Vegetables can be classified into three groups based on their cold tolerance. Tender crops will be damaged or destroyed by a light frost, semi-hardy crops can tolerate temperatures in the upper 20s oF, and hardy crops will survive temperatures in the mid to low 20s oF. When possible, purchase varieties that are short-season or "early" to minimize the time period from planting to harvest. Seed will need to be purchased early before it is removed from stores.

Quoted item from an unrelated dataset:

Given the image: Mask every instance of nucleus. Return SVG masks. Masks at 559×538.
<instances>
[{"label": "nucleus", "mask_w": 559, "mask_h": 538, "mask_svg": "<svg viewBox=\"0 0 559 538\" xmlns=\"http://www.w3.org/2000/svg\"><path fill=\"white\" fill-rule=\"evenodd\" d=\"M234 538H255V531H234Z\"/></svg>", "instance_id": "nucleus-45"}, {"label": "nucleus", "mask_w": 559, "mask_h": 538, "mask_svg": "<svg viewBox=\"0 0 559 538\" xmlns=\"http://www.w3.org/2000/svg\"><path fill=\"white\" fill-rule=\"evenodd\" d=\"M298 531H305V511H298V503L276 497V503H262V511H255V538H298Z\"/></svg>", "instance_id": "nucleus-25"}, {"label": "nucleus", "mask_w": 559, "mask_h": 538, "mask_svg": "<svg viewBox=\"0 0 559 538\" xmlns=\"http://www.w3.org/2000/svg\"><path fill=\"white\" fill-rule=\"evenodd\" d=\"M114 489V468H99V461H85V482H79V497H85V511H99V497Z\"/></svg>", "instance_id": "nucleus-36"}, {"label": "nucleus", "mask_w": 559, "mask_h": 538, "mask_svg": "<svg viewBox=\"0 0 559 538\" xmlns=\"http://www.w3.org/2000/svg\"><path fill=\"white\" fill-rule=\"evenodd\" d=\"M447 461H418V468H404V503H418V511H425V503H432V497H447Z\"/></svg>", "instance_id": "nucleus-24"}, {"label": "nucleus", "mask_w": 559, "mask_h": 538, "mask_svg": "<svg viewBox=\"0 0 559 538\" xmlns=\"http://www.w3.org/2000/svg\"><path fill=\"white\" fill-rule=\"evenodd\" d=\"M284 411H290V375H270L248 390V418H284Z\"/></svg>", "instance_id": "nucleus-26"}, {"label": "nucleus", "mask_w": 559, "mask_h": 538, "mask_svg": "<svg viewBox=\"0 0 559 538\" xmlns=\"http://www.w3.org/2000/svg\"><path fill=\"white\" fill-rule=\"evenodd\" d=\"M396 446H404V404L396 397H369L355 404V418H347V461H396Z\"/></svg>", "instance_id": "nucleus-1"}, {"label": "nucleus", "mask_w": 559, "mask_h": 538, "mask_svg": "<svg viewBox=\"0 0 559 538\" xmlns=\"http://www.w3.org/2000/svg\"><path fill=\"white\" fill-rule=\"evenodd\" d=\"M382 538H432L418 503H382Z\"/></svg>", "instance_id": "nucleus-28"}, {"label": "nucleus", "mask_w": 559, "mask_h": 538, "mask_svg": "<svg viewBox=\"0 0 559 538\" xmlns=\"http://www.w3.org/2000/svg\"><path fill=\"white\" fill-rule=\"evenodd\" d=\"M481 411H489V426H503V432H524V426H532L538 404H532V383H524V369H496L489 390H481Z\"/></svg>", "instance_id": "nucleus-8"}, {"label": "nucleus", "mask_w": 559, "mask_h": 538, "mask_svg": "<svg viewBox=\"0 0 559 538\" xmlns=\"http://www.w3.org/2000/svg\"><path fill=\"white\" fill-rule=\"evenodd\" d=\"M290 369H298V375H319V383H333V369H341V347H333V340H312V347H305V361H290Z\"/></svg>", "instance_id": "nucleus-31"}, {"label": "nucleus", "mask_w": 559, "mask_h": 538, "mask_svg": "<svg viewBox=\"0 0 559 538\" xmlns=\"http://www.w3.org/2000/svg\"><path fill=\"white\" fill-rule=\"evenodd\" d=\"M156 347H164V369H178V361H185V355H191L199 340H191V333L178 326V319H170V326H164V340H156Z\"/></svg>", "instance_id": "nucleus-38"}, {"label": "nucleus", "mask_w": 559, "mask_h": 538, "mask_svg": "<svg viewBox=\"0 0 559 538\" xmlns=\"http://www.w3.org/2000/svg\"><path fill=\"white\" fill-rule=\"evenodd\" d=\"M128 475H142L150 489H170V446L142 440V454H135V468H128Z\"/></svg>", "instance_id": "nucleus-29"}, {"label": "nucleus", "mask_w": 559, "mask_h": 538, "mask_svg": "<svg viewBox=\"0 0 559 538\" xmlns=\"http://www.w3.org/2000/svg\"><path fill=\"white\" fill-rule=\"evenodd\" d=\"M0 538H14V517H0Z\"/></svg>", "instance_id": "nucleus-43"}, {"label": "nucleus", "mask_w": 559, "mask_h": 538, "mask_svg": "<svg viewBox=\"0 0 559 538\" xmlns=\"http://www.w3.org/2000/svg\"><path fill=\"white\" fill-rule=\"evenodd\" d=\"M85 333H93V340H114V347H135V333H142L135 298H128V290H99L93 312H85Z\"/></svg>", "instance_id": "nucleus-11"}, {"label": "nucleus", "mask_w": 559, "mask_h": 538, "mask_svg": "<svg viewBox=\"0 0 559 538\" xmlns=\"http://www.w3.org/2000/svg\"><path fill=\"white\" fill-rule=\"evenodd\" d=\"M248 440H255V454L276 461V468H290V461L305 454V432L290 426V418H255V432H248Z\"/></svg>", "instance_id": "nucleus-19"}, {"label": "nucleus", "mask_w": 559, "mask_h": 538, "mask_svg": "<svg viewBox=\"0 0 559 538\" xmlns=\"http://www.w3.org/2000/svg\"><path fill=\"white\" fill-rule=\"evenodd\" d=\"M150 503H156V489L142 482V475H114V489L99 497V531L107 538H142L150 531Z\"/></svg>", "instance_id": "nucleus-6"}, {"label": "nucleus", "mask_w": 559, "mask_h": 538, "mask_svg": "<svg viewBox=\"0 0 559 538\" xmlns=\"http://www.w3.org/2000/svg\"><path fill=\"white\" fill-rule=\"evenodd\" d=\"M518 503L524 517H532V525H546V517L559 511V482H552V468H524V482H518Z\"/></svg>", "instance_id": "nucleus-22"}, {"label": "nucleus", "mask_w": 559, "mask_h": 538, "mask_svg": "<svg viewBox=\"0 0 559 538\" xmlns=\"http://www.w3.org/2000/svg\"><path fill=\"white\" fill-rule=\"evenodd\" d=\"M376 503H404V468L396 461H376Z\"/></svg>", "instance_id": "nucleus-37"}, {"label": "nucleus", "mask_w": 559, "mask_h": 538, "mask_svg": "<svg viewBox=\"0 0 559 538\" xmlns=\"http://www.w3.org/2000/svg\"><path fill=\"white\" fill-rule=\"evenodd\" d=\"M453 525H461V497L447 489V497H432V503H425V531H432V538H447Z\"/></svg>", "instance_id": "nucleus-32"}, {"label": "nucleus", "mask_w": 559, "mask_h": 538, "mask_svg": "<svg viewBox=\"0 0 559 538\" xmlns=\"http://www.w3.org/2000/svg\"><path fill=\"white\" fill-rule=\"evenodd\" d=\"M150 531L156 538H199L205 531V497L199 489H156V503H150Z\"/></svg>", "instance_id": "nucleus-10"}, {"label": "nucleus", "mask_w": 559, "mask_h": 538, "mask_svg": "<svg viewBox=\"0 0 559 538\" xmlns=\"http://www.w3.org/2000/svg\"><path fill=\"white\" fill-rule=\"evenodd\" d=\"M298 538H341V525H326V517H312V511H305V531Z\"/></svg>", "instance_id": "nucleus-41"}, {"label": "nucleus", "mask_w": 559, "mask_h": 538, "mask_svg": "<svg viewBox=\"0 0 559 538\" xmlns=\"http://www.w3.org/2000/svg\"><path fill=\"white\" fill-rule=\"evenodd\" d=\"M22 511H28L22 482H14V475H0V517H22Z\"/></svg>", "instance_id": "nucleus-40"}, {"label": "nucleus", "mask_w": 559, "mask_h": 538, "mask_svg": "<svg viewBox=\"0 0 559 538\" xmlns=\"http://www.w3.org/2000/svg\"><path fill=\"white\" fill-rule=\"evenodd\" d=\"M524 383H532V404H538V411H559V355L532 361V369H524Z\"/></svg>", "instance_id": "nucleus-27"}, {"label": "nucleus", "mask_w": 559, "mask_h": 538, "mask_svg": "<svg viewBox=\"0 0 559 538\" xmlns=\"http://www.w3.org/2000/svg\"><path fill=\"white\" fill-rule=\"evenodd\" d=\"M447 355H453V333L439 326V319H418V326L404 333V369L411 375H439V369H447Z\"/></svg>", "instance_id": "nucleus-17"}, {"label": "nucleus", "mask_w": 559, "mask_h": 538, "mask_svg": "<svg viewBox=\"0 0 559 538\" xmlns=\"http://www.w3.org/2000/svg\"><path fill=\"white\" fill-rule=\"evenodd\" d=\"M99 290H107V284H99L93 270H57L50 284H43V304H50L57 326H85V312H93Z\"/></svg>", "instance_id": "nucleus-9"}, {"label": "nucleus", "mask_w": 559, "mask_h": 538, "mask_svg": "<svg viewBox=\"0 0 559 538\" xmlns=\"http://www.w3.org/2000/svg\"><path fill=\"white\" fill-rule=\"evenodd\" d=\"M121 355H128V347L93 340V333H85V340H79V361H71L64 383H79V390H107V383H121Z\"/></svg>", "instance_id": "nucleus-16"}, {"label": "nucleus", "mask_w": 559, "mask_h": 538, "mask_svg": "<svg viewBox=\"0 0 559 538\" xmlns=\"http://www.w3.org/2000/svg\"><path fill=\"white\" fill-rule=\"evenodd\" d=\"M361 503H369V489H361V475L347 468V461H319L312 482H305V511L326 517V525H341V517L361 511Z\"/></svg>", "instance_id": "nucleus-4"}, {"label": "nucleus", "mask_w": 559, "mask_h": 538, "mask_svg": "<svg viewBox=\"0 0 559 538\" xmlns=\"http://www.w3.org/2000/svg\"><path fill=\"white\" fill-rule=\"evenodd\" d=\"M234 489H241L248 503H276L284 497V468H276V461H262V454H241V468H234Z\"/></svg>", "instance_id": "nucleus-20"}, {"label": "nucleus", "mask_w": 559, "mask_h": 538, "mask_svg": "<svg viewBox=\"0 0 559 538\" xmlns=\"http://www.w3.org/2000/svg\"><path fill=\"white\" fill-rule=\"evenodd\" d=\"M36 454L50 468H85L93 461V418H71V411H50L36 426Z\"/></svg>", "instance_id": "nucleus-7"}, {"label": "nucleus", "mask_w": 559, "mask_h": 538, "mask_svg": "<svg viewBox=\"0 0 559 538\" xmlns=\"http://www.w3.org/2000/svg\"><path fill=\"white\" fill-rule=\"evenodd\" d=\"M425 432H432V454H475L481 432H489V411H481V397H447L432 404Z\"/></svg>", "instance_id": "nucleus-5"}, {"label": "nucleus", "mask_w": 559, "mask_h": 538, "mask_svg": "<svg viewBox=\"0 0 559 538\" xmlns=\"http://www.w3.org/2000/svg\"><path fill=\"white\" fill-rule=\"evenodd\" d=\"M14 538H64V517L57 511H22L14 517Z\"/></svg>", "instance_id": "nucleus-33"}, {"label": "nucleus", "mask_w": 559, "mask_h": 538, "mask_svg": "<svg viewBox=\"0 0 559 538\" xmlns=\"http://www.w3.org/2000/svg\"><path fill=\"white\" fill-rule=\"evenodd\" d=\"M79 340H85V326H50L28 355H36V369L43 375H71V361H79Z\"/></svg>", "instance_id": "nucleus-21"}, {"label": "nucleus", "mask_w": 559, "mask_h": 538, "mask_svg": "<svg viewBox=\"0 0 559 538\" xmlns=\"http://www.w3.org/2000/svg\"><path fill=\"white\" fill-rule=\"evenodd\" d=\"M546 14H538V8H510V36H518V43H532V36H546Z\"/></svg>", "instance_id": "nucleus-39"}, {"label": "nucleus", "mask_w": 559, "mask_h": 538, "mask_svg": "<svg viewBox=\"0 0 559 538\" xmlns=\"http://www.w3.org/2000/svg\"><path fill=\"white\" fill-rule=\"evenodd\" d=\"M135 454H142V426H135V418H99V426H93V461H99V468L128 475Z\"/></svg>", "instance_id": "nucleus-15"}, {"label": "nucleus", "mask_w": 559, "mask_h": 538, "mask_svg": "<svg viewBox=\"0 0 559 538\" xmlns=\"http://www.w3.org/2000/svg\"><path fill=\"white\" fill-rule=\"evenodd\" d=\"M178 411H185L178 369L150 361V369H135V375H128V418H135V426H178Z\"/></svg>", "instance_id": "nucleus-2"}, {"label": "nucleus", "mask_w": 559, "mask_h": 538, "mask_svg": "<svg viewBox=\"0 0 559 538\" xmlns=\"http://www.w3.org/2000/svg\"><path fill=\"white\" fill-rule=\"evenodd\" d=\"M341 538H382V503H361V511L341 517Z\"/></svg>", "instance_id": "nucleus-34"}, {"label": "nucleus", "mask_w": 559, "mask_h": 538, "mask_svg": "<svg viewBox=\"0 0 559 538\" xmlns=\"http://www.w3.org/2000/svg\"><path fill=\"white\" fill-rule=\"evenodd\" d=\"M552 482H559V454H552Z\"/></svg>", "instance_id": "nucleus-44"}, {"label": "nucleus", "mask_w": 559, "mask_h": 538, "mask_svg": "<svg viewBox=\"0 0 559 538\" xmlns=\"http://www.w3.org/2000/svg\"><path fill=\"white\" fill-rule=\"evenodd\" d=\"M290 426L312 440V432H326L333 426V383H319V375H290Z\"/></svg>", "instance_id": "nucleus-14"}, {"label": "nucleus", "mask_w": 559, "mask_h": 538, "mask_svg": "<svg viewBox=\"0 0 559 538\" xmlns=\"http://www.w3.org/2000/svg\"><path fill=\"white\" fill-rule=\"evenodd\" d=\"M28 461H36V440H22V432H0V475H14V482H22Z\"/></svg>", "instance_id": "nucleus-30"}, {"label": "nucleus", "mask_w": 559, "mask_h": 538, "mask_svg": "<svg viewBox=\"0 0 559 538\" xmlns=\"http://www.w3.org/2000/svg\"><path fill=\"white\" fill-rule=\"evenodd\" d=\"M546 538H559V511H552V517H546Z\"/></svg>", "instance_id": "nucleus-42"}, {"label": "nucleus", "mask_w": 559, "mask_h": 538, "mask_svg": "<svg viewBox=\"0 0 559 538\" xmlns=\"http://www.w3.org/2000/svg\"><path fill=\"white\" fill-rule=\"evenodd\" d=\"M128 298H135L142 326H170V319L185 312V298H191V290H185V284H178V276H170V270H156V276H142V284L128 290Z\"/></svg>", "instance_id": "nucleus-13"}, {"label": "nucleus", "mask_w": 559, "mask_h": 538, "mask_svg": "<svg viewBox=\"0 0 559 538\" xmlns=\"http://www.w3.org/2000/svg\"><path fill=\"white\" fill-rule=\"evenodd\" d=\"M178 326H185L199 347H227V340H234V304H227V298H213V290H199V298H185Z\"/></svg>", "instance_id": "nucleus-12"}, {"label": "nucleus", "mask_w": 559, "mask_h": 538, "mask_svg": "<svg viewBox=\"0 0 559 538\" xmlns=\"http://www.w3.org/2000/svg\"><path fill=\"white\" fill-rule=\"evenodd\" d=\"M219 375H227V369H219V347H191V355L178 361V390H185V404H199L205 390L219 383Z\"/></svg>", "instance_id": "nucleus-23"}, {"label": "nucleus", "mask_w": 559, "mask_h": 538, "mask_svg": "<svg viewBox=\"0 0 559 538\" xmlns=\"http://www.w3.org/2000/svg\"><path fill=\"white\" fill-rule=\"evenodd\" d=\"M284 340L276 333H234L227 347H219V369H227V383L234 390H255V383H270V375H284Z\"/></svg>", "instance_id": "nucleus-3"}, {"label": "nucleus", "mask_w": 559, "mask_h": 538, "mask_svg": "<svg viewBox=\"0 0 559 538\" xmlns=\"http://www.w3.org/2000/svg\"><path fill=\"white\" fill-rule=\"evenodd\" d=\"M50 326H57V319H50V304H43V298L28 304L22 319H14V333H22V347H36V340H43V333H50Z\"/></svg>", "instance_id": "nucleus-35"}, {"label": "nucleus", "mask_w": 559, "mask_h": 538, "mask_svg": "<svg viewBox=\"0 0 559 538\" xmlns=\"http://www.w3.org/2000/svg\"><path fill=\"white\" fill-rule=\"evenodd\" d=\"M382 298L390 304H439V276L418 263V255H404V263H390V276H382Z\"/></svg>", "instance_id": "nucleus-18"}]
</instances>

Some choices for fall vegetables in Iowa include:

Tender (Not frost tolerant, but relatively quick to maturity)

  • Green beans
  • Corn
  • Cucumbers
  • Okra
  • Summer squash, such as zucchini 

Semi-Hardy (Tolerate temperatures down to the upper 20soF)

  • Beets
  • Carrots
  • Lettuce
  • Radishes
  • Spinach
  • Swiss Chard

Hardy (Tolerate temperatures down to the mid to lower 20soF)

  • Brussels sprout
  • Broccoli
  • Cauliflower
  • Rutabagas
  • Turnips


High soil temperatures can inhibit seed germination on some species. The application of a light mulch will help cool the soil and aid in germination. When planting seeds in summer, the soil surface should be roughed up to aid in seedling breakthrough. Some gardeners may pre-sprout seeds indoors between moist paper towels before planting in the garden, taking care not to damage the tiny plants. Seeds may need to be watered periodically for proper germination.

Other plants that are longer to maturity, such as broccoli, cauliflower, or Brussels sprouts, benefit from being started indoors and transplanted in the garden.  For many of these crops, seed can be sown indoors six to eight weeks before the fall planting date and transplanted outside in mid to late August.

Frost Protection

The harvest period for tender and semi-hardy plants can be extended by protecting the plants from cold temperatures. Blankets or sheets can be placed over the crop with proper support to avoid physical damage. Milk jugs or floating row covers can also be used. Remove the protection as soon as the temperature rises above 32oF. In a cold frame, certain crops (such as lettuce) can be grown well into the winter months.